Bom quando acaba

A melhor coisa do carnaval é a noite da quarta-feira de cinzas. Você olha para o lado e pensa: “até que enfim, acabou!” Se vocês não saíram de casa durante os festejos tribais, meus parabéns. Porque este velhinho que vos escreve teve que se sacrificar por uma pesquisa intelectual. A dúvida era: como se comporta o ser humano num ambiente selvagem? Meus caros, não vou relatar nenhuma surpresa porque, efetivamente, já sabia o que iria encontrar. Mas se isto afirmasse sem, digamos, dados científicos, vocês veriam apenas rabugens de pessimismo, como Brás Cubas. O que seria uma leviandade de vocês, leitores, para uma pessoa tão bondosa, charmosa e encantadora quanto eu.

Podemos separar os foliões do carnaval dos balneários em quatro subespécies:

1- Homo sapinhos (Homens juvenis): possuem cabeça pequena, dorso desenvolvido, braços arqueados (tal sapos), pernas finas, tatuagem de tribal e uma lata de cerveja no lugar da mão direita. Geralmente, as orelhas são de abano para suportar a pressão dos decibéis de antimúsica (Ivete Sangalo, Araketu, MC Serginho, Tribalistas, Bruno e Marrone etc). Não sabem dizer “oi” e a comunicação se limita a gestos deselegantes. Publicamente, o que é pior. Estão no carnaval para “pegar” as homo oxigenadus;

2- Homo oxigenadus (mulheres com os pêlos dourados, da cabeça à virilha): caracterizadas pelos grandes culotes, devido à concentração exagerada de gordura (cerveja e afins) e danças eróticas. Louras, morenas, negras, pardas ou amarelas, basta apenas ter uma parte dos pêlos dourados. Os dos dedinhos dos pés, por exemplo. Sabem falar “oi” e, depois de inebriadas, até conseguem dizer o grau de escolaridade. Estão lá para serem “pegas” pelos homo sapinhos;

3- Homo embriagadus (homem visivelmente inebriado, full-time): não sabem de onde vieram muito menos onde estão. Para eles, o futuro, quer dizer, daqui a pouco, a Deus pertence. Têm aquele aspecto, digamos, fedido. Caracterizam-se pelo dedo indicador esquerdo apontado para o alto numa inclinação 45º, nem mais nem menos. A outra mão arrasta uma latinha com um resto de cerveja quente. Querem as homo oxigenadus, mas sabem da completa impossibilidade. Para não perderem a viagem, soltam um fio de baba nos ombros indefesos. É melhor não prolongar a descrição;

4- Homo aluminium (catadores de latinhas de cerveja e afins): são predadores incômodos. Agem de forma comum: você está lá tomando sua cerveja ou refrigerante e sente alguém puxando sua camisa. Quando olha, o homo aluminium está praticamente pendurado na sua cintura com a mão na sua lata. Só deixa o local após conseguir seu objetivo. Alguns são bastante educados e até pedem, mas não arredam o pé até você terminar sua bebida. Uma estratégia desse grupo é o olhar alternando entre a latinha e seus olhos. O intuito é deixá-lo extremamente constrangido e apressá-lo na ingestão.

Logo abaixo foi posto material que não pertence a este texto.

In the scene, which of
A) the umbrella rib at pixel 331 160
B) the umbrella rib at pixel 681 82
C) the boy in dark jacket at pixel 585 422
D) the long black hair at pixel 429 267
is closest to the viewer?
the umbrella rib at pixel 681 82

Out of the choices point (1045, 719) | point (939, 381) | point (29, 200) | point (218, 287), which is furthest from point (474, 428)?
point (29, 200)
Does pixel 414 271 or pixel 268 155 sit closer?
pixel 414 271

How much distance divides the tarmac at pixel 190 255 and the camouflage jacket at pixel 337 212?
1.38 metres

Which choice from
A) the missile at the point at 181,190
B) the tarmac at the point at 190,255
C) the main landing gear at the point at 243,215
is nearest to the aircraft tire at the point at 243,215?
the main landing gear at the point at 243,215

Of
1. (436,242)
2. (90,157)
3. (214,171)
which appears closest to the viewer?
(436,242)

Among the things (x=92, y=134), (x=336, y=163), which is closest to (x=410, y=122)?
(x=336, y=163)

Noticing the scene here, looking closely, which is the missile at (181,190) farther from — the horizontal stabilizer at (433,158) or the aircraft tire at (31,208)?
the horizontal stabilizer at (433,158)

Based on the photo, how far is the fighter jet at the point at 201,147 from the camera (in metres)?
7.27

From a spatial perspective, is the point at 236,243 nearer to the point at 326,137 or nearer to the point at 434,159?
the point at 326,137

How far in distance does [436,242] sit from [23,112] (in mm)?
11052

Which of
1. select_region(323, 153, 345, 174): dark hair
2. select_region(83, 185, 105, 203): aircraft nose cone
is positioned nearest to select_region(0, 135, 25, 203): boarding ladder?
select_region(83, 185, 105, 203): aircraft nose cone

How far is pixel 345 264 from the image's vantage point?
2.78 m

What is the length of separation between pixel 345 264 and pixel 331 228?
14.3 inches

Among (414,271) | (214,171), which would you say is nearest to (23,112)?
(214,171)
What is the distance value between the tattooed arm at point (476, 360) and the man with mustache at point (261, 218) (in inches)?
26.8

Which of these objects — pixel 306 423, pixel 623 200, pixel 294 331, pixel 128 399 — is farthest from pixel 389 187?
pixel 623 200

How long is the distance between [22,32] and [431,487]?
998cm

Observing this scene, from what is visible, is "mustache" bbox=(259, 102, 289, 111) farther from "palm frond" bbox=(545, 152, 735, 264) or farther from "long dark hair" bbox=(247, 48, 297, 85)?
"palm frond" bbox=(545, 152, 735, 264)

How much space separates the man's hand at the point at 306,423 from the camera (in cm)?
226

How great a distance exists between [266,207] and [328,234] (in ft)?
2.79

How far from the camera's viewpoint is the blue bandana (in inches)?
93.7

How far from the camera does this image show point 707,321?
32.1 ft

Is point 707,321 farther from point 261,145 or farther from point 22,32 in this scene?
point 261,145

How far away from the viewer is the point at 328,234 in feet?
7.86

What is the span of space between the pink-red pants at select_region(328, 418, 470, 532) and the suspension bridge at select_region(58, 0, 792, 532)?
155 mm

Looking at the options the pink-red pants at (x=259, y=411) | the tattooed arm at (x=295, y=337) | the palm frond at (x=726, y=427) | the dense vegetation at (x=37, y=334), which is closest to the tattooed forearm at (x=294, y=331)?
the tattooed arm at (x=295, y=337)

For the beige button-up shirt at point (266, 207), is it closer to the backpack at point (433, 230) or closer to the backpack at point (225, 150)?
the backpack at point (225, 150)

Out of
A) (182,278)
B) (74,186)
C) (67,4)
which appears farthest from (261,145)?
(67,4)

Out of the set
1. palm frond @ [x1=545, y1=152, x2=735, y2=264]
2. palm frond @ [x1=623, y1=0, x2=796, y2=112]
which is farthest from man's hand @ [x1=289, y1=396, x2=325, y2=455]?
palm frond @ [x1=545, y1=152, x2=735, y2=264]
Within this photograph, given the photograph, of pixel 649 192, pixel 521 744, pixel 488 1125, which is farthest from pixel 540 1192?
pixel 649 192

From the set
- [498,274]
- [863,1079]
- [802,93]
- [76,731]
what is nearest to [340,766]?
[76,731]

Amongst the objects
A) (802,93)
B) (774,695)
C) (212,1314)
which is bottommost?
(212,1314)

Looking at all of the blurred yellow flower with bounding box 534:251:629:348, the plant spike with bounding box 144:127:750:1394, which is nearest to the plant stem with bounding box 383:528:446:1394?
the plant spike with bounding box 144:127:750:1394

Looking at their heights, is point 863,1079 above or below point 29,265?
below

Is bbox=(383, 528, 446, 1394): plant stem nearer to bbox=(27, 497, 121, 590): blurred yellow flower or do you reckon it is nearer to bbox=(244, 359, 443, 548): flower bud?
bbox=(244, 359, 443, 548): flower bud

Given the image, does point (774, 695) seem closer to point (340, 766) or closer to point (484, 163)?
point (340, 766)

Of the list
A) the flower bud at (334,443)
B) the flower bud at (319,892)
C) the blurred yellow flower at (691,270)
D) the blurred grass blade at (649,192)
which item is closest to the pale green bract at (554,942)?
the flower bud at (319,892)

Como atravessar um feriado apesar deles. Preste bem atenção. Um olhar de desdém é mais do que recomendável. Seja mais educado que o normal. Eles odeiam coisas como “muito obrigado”, “com licença” ou “por gentileza”. Um cachimbo é um acessório muito bem vindo, mas fundamental mesmo é a bengala. Se esses atos anteriores não resolverem, nada que duas bengaladas bem dadas não resolvam. Sempre nos dedinhos mindinhos. Dói mais e os olhos ardem imediatamente, possibilitando uma saída rápida e elegante, se necessária.